Auszug zum Lesen:
####################

Was heißt nun Valorisierung? Doch nichts anderes, als daß die Staatsbeamten durch entsprechende Erhöhung ihrer Gehälter in die Lage versetzt werden sollen, heute die gleiche Menge an Gütern erwerben zu können, die sie seinerzeit (vor 193 8) mit ihren entsprechenden Bezügen erwerben konnten.

Das heißt aber weiter: davon ausgehen, daß im Durchschnitt die Preise der Güter des lebenswichtigen , Massenkonsums gegenüber der Zeit, in der die neuen Bezüge beschlossen wurden, nicht erheblich angestiegen sind. Das ist im wesentlichen auch der Fall. Bis jetzt. Jedes weitere „Anheben“ der Löhne, welches derart ist, daß die Preise unvermeidbar steigen müssen, ist dagegen Ausdruck eines frivolen Spieles mit der Leichtgläubigkeit und Unwissenheit der Lohnempfänger in den subtilen Fragen des Wirtschaftlichen und kürzt die Kaufkraft des Schillings. Auch jenes Schillings, den die Bezieher von Löhnen zusätzlich erhalten haben.

Nun will man durch Streik („geeignete gewerkschaftliche Kampfmittel“) durchsetzen, daß die zugesagten Bezüge noch 1956 flüssiggemacht werden. Die Gewerkschaft der öffentlich Bediensteten, die in ihrer „unbedingten Forderung“ vom 9. Oktober in maßvollen Worten eine Art Ultimatum stellt, handelt nicht durchweg spontan. Gerade im Bereich des öffentlichen Dienstes gibt es neben den Gewerkschaften noch Beamtenorganisationen, die, um bestehen zu können, auch fordern müssen. Wenn ein Verband weniger fordert als der andere, verliert er das Gesicht. Dazu kommt, daß der Streik der Bäcker ein „Unbehagen“ gegenüber den Gewerkschaften an sich vor allem bei den mittleren und höheren Beamten hat entstehen lassen, dem entgegengetreten werden muß. Das Geschilderte rechtfertigt irgendwie die Haltung der Gewerkschaften.

Wir sind sicher, daß sowohl die Gewerkschaftsführer als auch die Führer der Beamtenverbände die Budgetansätze 1957 geprüft haben und in der Lage sind, anzugeben, durch welche Ausgabenreduktionen die Mehraufwendungen für die Vollvalorisierung der Beamtenbezüge schon ab Jänner kompensiert werden könnten; etwa durch Reduktion der Kredite für den Wohnungs- oder den Schulbau.

####################

Bereitgestellte Daten:
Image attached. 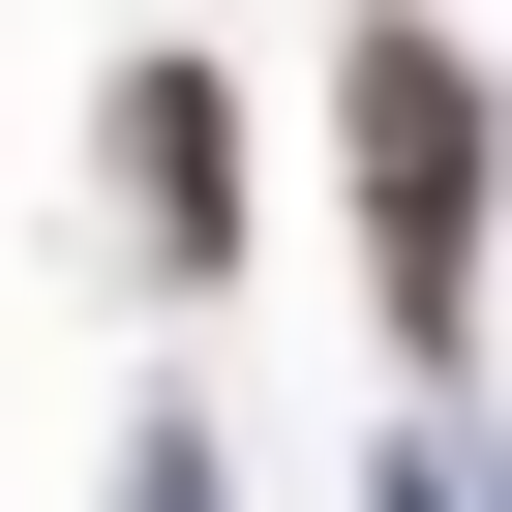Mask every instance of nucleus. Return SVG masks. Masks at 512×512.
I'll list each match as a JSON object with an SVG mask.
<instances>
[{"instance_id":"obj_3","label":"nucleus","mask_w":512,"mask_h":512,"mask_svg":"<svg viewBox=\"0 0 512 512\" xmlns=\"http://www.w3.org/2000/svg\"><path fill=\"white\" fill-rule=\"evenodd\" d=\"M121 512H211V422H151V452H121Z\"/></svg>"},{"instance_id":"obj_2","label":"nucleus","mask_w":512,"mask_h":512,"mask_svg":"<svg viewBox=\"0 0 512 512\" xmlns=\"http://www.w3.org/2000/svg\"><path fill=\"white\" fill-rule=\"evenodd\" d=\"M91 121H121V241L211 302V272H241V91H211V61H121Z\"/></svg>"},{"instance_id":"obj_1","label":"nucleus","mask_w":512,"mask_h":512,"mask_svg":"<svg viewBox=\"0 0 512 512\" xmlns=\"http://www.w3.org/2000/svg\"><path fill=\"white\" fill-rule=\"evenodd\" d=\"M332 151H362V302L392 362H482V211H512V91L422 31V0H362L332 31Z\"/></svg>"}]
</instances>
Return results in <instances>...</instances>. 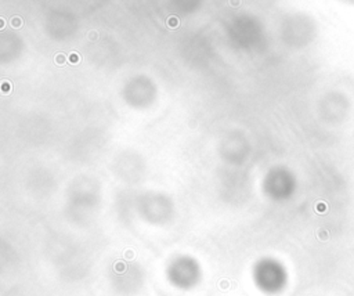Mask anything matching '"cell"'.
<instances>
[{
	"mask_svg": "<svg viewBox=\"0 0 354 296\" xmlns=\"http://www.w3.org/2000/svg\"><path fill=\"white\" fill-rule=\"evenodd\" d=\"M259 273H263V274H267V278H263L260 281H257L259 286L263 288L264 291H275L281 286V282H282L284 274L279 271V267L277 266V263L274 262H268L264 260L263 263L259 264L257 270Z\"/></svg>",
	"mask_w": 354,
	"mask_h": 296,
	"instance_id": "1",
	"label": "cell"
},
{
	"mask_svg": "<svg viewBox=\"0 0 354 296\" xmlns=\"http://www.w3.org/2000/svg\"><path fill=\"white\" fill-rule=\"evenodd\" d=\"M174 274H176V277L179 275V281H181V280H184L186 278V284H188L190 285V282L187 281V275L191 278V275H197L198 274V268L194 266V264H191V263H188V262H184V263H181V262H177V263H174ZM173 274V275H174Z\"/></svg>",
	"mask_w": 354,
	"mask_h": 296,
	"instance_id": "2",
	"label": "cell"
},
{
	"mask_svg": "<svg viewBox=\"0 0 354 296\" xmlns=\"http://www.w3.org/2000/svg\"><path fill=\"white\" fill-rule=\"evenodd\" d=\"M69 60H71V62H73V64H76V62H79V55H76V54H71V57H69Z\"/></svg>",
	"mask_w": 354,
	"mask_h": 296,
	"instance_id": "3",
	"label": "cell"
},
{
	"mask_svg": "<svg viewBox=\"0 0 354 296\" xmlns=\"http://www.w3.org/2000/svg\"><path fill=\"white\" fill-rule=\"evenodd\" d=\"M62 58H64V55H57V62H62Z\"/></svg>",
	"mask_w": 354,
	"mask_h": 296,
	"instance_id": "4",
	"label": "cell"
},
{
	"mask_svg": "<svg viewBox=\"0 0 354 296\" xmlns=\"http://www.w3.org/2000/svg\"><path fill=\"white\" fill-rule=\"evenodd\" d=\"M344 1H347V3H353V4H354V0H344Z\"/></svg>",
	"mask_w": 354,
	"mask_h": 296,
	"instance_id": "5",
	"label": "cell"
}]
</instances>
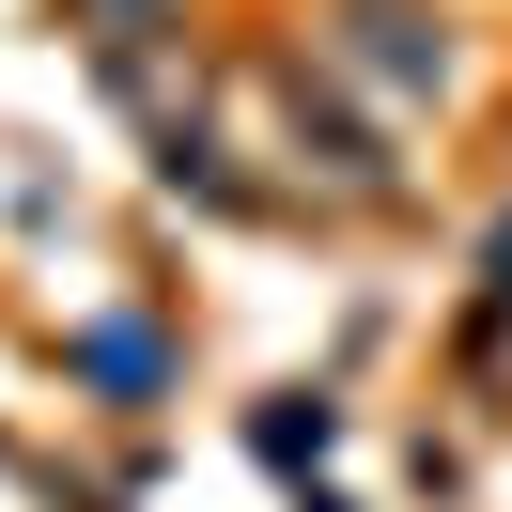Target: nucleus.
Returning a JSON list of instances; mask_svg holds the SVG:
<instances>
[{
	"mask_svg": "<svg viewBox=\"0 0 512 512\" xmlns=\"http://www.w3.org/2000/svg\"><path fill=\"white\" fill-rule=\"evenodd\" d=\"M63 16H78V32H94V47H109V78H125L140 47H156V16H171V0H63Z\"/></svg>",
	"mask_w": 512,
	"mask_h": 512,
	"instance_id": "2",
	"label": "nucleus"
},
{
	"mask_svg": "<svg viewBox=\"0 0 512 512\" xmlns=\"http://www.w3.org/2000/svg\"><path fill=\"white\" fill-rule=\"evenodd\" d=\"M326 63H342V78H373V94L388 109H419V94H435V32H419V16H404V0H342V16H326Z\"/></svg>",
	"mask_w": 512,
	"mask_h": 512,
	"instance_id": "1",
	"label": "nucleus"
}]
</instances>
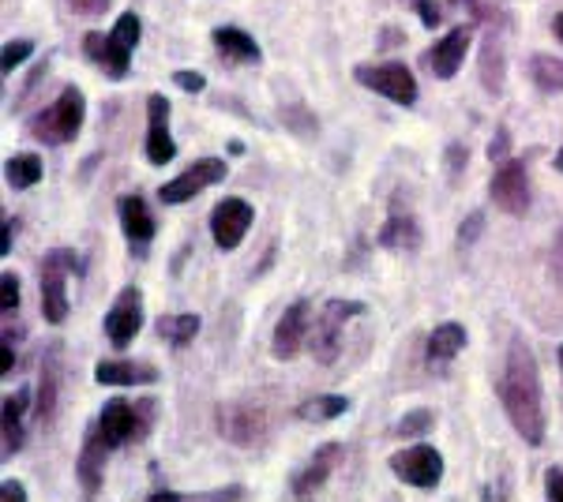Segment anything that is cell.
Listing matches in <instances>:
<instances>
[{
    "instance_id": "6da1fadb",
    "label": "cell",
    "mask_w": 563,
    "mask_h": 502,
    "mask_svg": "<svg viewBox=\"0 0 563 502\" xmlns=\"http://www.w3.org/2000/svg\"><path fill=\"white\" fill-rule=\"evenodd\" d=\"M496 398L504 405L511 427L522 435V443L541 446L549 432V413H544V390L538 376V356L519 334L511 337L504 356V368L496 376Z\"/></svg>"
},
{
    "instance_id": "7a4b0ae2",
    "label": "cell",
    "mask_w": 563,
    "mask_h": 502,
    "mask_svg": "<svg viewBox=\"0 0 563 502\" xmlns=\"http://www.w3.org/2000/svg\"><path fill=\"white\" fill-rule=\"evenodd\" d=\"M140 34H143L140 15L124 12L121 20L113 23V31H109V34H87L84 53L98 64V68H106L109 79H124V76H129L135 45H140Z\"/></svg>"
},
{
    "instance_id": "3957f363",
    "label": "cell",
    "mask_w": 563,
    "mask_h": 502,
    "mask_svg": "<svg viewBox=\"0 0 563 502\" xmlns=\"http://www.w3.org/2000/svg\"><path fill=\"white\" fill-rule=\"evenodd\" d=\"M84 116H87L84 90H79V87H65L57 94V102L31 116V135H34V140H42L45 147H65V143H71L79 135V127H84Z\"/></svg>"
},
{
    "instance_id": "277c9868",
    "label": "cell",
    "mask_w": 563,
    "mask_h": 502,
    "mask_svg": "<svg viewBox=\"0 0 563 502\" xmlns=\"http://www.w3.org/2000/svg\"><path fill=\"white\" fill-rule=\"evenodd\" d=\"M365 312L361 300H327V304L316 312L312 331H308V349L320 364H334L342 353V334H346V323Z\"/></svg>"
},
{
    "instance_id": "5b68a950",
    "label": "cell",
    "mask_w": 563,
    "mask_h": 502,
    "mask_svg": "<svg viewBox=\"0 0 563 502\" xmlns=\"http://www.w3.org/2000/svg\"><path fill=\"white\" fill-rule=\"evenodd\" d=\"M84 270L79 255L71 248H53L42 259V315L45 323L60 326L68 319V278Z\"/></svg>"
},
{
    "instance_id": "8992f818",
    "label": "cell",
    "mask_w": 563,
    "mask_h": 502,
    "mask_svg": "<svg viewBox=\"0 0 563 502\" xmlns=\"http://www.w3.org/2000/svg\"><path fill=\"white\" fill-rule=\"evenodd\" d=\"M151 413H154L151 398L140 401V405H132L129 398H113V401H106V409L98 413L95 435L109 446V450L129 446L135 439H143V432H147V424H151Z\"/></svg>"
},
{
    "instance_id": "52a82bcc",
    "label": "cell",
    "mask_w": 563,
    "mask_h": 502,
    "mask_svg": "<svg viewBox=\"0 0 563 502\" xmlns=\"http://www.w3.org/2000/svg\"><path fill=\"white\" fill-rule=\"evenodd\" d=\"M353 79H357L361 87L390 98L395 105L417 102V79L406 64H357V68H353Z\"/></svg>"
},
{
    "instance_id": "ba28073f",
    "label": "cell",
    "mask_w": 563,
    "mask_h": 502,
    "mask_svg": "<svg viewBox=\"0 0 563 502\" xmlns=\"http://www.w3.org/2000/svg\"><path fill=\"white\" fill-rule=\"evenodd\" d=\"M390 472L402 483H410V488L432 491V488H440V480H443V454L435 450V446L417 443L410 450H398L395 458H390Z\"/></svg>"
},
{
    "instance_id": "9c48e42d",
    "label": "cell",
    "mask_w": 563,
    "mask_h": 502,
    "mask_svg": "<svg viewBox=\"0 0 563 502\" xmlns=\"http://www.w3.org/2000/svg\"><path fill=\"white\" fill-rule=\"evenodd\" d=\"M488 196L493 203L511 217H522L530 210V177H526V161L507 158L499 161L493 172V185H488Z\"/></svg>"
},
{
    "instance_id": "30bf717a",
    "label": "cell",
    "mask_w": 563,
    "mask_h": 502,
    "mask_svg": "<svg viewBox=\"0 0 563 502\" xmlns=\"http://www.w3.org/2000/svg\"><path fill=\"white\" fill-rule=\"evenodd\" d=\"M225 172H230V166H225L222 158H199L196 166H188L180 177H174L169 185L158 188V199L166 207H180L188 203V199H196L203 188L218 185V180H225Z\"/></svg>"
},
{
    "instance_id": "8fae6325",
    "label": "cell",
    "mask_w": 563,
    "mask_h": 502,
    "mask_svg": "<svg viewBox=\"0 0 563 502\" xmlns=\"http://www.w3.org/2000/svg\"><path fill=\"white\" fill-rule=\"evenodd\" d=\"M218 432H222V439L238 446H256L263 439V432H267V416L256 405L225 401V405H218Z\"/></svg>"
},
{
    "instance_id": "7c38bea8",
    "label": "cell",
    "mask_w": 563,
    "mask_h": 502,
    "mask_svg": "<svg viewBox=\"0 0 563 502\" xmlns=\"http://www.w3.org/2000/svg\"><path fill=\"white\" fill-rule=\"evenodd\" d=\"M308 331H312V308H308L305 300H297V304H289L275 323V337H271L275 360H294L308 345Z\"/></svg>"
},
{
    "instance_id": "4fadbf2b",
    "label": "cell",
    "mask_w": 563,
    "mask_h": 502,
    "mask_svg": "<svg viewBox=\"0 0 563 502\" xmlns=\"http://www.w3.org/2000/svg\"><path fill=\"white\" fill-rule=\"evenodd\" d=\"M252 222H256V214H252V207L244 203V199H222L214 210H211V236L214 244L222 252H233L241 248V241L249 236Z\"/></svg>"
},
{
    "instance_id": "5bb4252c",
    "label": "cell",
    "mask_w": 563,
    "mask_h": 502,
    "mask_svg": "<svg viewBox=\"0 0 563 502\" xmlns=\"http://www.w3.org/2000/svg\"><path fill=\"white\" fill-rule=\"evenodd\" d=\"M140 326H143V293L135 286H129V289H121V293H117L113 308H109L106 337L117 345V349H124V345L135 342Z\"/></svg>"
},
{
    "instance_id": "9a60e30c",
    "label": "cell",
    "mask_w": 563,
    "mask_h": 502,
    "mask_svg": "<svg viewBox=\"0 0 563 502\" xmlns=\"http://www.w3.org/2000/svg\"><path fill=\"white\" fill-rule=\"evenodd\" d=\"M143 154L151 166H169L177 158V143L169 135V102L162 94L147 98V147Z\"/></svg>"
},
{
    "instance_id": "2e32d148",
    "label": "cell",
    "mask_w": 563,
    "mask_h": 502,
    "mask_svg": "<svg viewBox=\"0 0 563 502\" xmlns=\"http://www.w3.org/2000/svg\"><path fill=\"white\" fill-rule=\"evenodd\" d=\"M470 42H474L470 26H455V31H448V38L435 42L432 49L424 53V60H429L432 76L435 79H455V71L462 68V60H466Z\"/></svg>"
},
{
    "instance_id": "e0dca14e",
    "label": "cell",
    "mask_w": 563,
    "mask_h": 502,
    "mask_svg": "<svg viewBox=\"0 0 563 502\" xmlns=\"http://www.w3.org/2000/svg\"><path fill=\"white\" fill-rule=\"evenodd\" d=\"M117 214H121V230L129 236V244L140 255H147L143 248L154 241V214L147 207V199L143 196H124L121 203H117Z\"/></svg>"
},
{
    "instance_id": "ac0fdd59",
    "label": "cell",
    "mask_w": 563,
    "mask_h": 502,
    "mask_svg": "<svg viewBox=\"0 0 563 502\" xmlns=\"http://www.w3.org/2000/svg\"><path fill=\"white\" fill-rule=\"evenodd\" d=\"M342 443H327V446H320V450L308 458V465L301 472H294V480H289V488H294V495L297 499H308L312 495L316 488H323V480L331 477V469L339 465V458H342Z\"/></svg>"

####################

Die Aufgaben:
[A] An welchem Datum stellte die Gewerkschaft der öffentlich Bediensteten laut dem Auszug ihre „unbedingte Forderung“?
[B] Gib aus dem Auszug alles von „Was heißt nun“ bis hinunter zu „Bezügen erwerben konnten.“ wortgetreu wieder.
[C] Warum müssen im öffentlichen Dienst laut dem Auszug auch die Beamtenorganisationen Forderungen stellen?

Ergebnisse je Aufgabe:
[A] Am 9. Oktober.

[B]
Was heißt nun Valorisierung? Doch nichts anderes, als daß die Staatsbeamten durch entsprechende Erhöhung ihrer Gehälter in die Lage versetzt werden sollen, heute die gleiche Menge an Gütern erwerben zu können, die sie seinerzeit (vor 193 8) mit ihren entsprechenden Bezügen erwerben konnten.

[C] Sie müssen fordern, um bestehen zu können. Fordert ein Verband weniger als der andere, verliert er das Gesicht.